It was less than four hours until our dinner reservation at Napa’s French Laundry — all 14 butter-and-duck-fat-sopped courses — and I needed some exercise. Both to build up a suitable appetite and as a prophylactic against the 25,000 calories I’d be cramming down my gullet come dark.
My hotel was in Yountville and I’d done no pre-planning. I asked the concierge for a running or hiking trail nearby, with underwhelming results. So in typical California fashion, I decided to drive to my exercise. A quick Google search turned up Jack London State Park. If it was named after the author of White Fang and Call of the Wild, it had to kick ass, right?
I plugged the address into my car’s navigation and got the most boring route ever conceived — a long, C-shaped snooze that included Napa’s overstuffed State Route 29, full of would-be oenophiles re-enacting Sideways. A 30-mile drive that would take 45 minutes. I just didn’t have time for it.
So out came the map. A real-deal, crinkled, poorly folded hunk of paper that gets shoved into the bottom of my luggage any time I head to Northern California. I spread it out on the dashboard and pinpointed my co-ordinates. It turned out that Jack’s joint (where he built a ranch and was buried) was only 17 miles as the crow flies, directly over the top of a mountain. And there was a road, called Trinity, which jigsawed savagely over the ridge. The GPS in my borrowed BMW turned up its nose, refusing even to list Trinity as an option. It turns out that 18-wheelers and buses get stuck up there all the time, unable to negotiate the tight turns. But as well as saving me time, it looked like a hell of a fun ride (especially considering the way I drive).
These maps are the histories of my various trips, adventures undertaken and survived; grand ideas borne out (or not); harebrained routes eventually abandoned.
Chalk one up for the analog experience. I love maps. I buy them just before I leave on any significant trip and they end up cluttering my apartment, living under the bed in plastic bins and shoved in the corners of bookcases. Once in a while I try to organize them, and instead get lost in the various topographies, hieroglyphic legends and squiggling lines. These are the histories of my various trips, adventures undertaken and survived; grand ideas borne out (or not); harebrained routes eventually abandoned.

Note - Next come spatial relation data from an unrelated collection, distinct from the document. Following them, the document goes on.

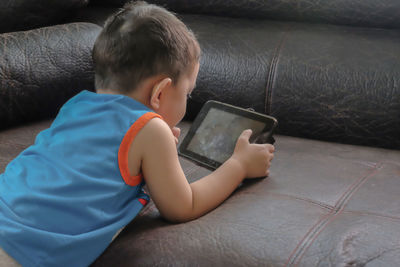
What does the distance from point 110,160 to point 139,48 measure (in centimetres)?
20

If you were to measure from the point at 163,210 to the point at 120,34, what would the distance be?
0.31 metres

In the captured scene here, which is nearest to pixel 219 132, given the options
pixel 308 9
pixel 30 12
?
pixel 308 9

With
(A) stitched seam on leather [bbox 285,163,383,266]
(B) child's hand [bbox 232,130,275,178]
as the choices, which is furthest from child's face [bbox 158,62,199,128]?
(A) stitched seam on leather [bbox 285,163,383,266]

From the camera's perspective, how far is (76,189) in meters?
0.88

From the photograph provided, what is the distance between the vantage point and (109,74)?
3.14ft

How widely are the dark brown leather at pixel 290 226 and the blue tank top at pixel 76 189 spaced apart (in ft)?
0.18

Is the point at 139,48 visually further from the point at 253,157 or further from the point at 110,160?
the point at 253,157

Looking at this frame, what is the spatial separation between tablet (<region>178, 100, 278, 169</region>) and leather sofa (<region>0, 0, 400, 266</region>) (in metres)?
0.04

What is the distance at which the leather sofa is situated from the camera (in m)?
0.85

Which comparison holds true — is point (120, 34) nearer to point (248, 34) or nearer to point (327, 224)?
point (327, 224)

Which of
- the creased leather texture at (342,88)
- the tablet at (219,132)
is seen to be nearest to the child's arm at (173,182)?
the tablet at (219,132)

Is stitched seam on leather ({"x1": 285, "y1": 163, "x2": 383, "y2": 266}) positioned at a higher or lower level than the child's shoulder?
lower

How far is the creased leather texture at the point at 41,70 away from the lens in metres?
1.37

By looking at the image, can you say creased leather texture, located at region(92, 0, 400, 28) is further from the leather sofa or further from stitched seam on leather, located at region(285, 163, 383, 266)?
stitched seam on leather, located at region(285, 163, 383, 266)
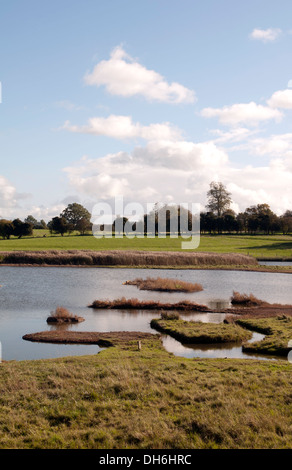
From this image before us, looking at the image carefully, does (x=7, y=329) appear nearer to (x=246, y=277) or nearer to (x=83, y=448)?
(x=83, y=448)

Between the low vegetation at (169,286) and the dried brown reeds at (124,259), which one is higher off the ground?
the dried brown reeds at (124,259)

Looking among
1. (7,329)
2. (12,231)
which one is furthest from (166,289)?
(12,231)

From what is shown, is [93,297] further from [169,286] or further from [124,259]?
[124,259]

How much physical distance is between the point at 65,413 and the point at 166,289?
129 feet

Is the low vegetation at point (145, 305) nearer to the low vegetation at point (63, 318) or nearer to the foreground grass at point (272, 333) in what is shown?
the low vegetation at point (63, 318)

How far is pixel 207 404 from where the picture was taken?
13.8 metres

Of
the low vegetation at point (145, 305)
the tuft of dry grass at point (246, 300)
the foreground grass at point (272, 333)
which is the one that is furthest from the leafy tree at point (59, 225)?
the foreground grass at point (272, 333)

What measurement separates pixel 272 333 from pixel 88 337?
11976 mm

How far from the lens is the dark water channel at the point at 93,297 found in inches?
1014

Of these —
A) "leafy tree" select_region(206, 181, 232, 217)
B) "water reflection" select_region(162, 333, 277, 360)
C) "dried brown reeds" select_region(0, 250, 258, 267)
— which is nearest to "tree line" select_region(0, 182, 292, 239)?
"leafy tree" select_region(206, 181, 232, 217)

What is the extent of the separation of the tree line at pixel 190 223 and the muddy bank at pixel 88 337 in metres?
113

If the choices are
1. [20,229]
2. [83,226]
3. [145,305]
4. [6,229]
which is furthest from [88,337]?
[83,226]

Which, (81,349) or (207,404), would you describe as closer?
(207,404)

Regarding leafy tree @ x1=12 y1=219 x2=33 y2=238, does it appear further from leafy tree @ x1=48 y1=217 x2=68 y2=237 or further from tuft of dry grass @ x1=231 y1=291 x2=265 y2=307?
tuft of dry grass @ x1=231 y1=291 x2=265 y2=307
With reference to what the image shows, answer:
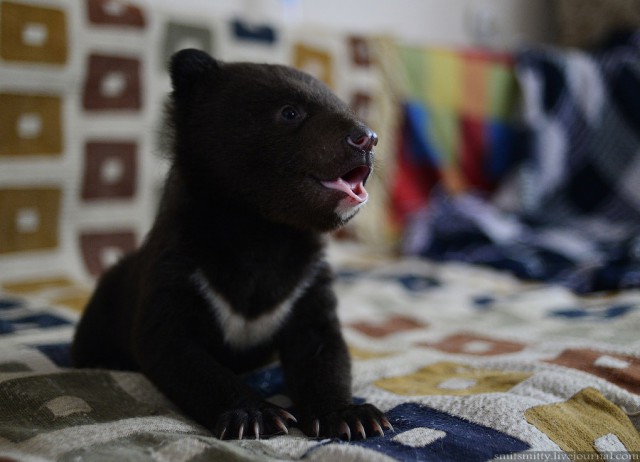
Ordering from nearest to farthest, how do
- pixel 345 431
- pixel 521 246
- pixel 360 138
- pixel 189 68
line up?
pixel 345 431
pixel 360 138
pixel 189 68
pixel 521 246

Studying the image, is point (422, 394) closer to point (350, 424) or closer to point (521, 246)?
point (350, 424)

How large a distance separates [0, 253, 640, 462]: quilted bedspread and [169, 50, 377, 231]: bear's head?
0.31 meters

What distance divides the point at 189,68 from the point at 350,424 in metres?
0.64

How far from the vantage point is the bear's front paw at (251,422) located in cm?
87

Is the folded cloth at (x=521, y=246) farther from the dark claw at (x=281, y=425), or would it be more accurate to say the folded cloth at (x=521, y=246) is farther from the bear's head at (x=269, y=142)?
the dark claw at (x=281, y=425)

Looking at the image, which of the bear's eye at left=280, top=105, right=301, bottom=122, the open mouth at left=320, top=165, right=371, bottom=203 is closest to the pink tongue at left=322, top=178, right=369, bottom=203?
the open mouth at left=320, top=165, right=371, bottom=203

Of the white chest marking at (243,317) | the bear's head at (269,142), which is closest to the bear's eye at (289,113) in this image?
the bear's head at (269,142)

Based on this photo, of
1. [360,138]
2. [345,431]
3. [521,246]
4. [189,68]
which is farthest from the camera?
[521,246]

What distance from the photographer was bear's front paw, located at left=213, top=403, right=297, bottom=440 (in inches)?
34.4

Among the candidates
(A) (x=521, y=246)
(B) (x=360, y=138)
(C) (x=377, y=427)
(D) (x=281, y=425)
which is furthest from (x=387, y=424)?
(A) (x=521, y=246)

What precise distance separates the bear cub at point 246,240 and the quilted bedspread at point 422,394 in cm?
7

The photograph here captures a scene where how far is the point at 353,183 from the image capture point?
1.06 metres

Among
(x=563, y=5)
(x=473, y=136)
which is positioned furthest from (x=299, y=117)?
(x=563, y=5)

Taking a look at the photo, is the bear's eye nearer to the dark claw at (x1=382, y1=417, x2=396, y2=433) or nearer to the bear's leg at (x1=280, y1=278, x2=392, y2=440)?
the bear's leg at (x1=280, y1=278, x2=392, y2=440)
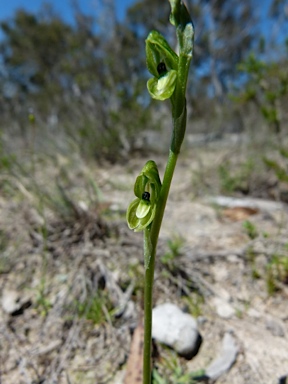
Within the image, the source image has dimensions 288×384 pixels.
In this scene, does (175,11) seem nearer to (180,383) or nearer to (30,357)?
(180,383)

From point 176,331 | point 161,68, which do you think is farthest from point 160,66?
point 176,331

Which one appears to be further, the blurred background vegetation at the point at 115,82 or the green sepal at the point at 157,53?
the blurred background vegetation at the point at 115,82

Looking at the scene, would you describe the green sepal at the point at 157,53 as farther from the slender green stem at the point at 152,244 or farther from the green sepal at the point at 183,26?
the slender green stem at the point at 152,244

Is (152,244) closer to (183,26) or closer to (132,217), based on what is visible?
(132,217)

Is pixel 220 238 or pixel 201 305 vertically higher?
pixel 220 238

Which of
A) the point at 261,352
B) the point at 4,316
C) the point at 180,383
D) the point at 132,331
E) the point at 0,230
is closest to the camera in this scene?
the point at 180,383

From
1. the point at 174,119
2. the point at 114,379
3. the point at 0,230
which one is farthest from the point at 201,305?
the point at 0,230

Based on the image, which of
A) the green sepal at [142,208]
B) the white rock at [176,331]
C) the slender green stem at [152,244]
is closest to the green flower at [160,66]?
the slender green stem at [152,244]
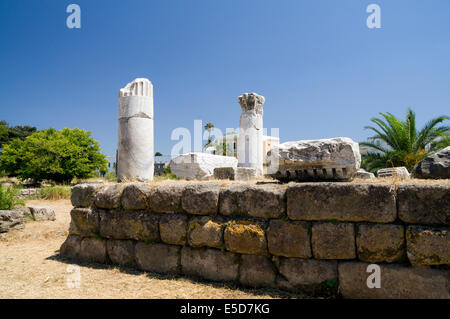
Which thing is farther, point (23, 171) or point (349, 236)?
point (23, 171)

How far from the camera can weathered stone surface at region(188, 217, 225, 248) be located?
13.6ft

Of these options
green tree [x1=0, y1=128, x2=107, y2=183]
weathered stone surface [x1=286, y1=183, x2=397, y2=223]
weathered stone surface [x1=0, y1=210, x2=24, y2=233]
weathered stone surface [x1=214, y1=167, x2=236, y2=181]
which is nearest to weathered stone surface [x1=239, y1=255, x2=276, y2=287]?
weathered stone surface [x1=286, y1=183, x2=397, y2=223]

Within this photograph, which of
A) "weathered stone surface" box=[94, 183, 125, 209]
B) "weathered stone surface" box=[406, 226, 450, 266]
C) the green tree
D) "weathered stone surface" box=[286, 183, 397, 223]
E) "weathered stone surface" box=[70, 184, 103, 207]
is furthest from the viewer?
the green tree

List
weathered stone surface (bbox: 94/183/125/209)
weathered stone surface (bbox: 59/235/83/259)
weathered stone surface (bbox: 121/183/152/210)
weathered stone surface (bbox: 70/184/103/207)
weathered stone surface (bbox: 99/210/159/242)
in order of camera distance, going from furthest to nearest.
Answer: weathered stone surface (bbox: 59/235/83/259), weathered stone surface (bbox: 70/184/103/207), weathered stone surface (bbox: 94/183/125/209), weathered stone surface (bbox: 121/183/152/210), weathered stone surface (bbox: 99/210/159/242)

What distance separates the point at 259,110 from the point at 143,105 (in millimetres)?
5936

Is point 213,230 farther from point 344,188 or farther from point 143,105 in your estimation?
point 143,105

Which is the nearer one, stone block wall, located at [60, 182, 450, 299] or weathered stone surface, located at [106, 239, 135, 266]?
stone block wall, located at [60, 182, 450, 299]

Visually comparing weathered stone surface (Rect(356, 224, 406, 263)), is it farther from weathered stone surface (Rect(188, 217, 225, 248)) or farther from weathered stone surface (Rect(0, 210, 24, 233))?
weathered stone surface (Rect(0, 210, 24, 233))

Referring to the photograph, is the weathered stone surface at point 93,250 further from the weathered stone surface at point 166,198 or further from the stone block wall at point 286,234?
the weathered stone surface at point 166,198

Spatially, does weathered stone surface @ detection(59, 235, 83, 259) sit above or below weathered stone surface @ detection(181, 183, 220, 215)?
below

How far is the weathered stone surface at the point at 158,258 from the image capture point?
14.7 ft

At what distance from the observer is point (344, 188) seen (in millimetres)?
3527

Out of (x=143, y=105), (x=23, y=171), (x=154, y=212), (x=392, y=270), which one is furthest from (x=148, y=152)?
(x=23, y=171)

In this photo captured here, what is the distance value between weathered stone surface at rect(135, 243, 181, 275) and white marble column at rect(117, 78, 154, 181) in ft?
9.50
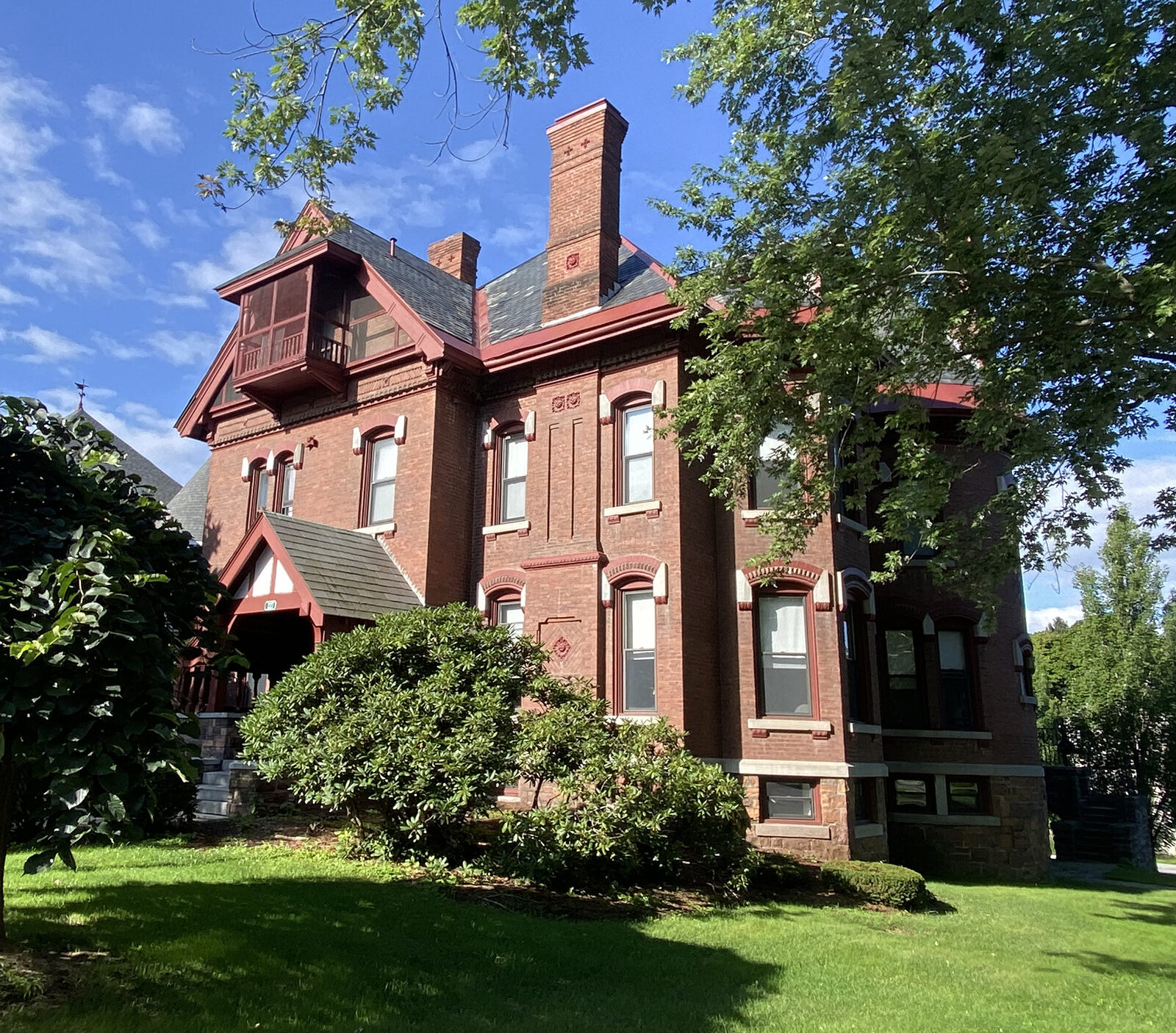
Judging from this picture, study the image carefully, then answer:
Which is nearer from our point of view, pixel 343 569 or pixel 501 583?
pixel 343 569

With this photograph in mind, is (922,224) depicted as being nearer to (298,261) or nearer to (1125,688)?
(298,261)

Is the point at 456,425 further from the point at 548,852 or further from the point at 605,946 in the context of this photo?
the point at 605,946

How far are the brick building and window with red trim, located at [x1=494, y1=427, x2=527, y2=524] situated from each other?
5 cm

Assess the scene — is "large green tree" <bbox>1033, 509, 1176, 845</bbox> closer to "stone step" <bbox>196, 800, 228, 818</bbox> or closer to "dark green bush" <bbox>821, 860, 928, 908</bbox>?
"dark green bush" <bbox>821, 860, 928, 908</bbox>

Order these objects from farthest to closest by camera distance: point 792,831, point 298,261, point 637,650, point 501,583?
point 298,261
point 501,583
point 637,650
point 792,831

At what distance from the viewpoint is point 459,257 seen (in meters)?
23.4

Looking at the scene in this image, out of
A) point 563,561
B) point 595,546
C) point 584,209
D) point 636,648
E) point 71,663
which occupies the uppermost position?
point 584,209

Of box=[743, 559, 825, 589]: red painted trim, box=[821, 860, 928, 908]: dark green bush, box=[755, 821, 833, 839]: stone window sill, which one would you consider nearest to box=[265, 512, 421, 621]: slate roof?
box=[743, 559, 825, 589]: red painted trim

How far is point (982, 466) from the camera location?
62.1 feet

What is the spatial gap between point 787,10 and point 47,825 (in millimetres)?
10183

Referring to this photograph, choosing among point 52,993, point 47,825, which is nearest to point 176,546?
point 47,825

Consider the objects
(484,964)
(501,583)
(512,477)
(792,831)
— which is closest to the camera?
(484,964)

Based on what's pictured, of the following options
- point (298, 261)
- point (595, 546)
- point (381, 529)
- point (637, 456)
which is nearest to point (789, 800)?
point (595, 546)

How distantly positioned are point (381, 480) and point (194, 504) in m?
11.4
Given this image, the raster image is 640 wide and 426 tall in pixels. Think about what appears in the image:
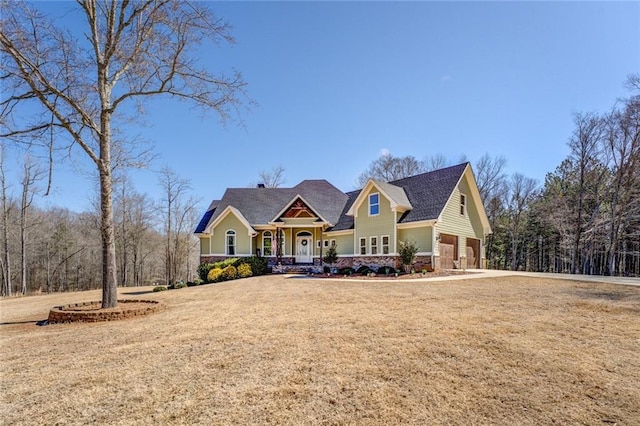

There is no more order to my maps than to those of my actual journeys. The Atlas mountains of Morocco are shoved against the Colorado back country. The island of Tobago (where I once drove every single road) is nestled alongside South Africa. These documents serve as a better record of my travels than a journal — not least because I’m too lazy to write a journal.
It’s easier to orient yourself on a big spread of paper, and your eye is drawn to roads and routes and green spaces you’d never notice on a small screen
Make no mistake: Maps are a pain in the ass. You need a graduate class in origami to fold them. And, yes, nine times out of 10, your smart phone gets the job done much faster.
But just like reading an actual, bound book or magazine versus an iPad or Kindle, you consume a real map differently. It’s easier to orient yourself on a big spread of paper, and your eye is drawn to roads and routes and green spaces you’d never notice on a small screen. A map invites time and care and observance of the details. It encourages the kind of exploration that happens in real life, when you’re out on the road, instead of the turn-by-turn rigidity of a digital device.
And when I’m listening to directions from car or phone, I’m loath to take that curious byroad or phantom trail, worried that it might befuddle the logic of the machine, and that I’ll never quite find my way. (Some GPS units seem to insist that you return to the place where you started taking creative turns, rather than simply re-mapping the route.) So, I resist my more adventurous urge and follow directions.
That’s a bummer, because my best stories usually begin with me getting lost. With a map in my pocket, I always feel (somewhat) confident of finding my way again. And I never worry about a satellite signal dropping out.
I also hate the thought of real-life mapmakers getting kicked to the curb, like cabbies and booksellers and journalists. Local maps and road atlases used to live in coveted counter space in every gas station across the land, but those days are gone.
Illinois-based Rand McNally filed for bankruptcy in the early 2000s as it struggled to navigate from the paper world to the digital. It was rescued by a private equity firm, and is now mostly focused on selling GPS devices to truckers and RV owners. The company still prints paper maps, but acknowledges it’s a declining business. The number produced by the AAA each year has also decreased dramatically.
Meanwhile, back in Northern California, the map I’d brought along saved the day. I might have given up my idea of a trail run and opted for an early wine. Instead I blasted up Trinity Road, which was a vertiginous and thrilling route through virgin foliage, with stellar views on either side.
Jack London State Park was even better. I parked, set off at a steady trot, and passed by the gorgeous stone house where the author once lived. The trail into the trees was steep and, within 45 minutes, I was pleasantly exhausted. I turned around and bounded back down, arriving near the bottom just as the late fall sun turned the surrounding vineyards a bright, blushing orange.
When I arrived at French Laundry, just showered and leg muscles feeling well used, I’d earned my appetite.